BIO Temperatures in Biomedicine. (a) Normal body temperature. The average normal body temperature measured in the mouth is 310 K. What would Celsius and Fahrenheit thermometers read for this temperature? (b) Elevated body temperature. During very vigorous exercise, the body’s temperature can go as high as 40\(^\circ\)C. What would Kelvin and Fahrenheit thermometers read for this temperature? (c) Temperature difference in the body. The surface temperature of the body is normally about 7 C\(^\circ\) lower than the internal temperature. Express this temperature difference in kelvins and in Fahrenheit degrees. (d) Blood storage. Blood stored at 4.0\(^\circ\)C lasts safely for about 3 weeks, whereas blood stored at -160\(^\circ\)C lasts for 5 years. Express both temperatures on the Fahrenheit and Kelvin scales. (e) Heat stroke. If the body’s temperature is above 105\(^\circ\)F for a prolonged period, heat stroke can result. Express this temperature on the Celsius and Kelvin scales.

In a container of negligible mass, 0.200 kg of ice at an initial temperature of -40.0\(^\circ\)C is mixed with a mass m of water that has an initial temperature of 80.0\(^\circ\)C. No heat is lost to the surroundings. If the final temperature of the system is 28.0\(\circ\)C, what is the mass m of the water that was initially at 80.0\(^\circ\)C?
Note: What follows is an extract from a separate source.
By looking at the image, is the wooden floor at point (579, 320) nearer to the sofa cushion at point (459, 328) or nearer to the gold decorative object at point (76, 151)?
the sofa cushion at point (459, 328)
At a chemical plant where you are an engineer, a tank contains an unknown liquid. You must determine the liquid's specific heat capacity. You put 0.500 kg of the liquid into an insulated metal cup of mass 0.200 kg. Initially the liquid and cup are at 20.0\(^\circ\)C. You add 0.500 kg of water that has a temperature of 80.0\(^\circ\)C. After thermal equilibrium has been reached, the final temperature of the two liquids and the cup is 58.1\(^\circ\)C. You then empty the cup and repeat the experiment with the same initial temperatures, but this time with 1.00 kg of the unknown liquid. The final temperature is 49.3\(^\circ\)C. Assume that the specific heat capacities are constant over the temperature range of the experiment and that no heat is lost to the surroundings. Calculate the specific heat capacity of the liquid and of the metal from which the cup is made.

The emissivity of tungsten is 0.350. A tungsten sphere with radius 1.50 cm is suspended within a large evacuated enclosure whose walls are at 290.0 K. What power input is required to maintain the sphere at 3000.0 K if heat conduction along the supports is ignored?

One experimental method of measuring an insulating material's thermal conductivity is to construct a box of the material and measure the power input to an electric heater inside the box that maintains the interior at a measured temperature above the outside surface. Suppose that in such an apparatus a power input of 180 W is required to keep the interior surface of the box 65.0 C\(^\circ\) (about 120 F\(^\circ\)) above the temperature of the outer surface. The total area of the box is 2.18 m\(^2\), and the wall thickness is 3.90 cm. Find the thermal conductivity of the material in SI units.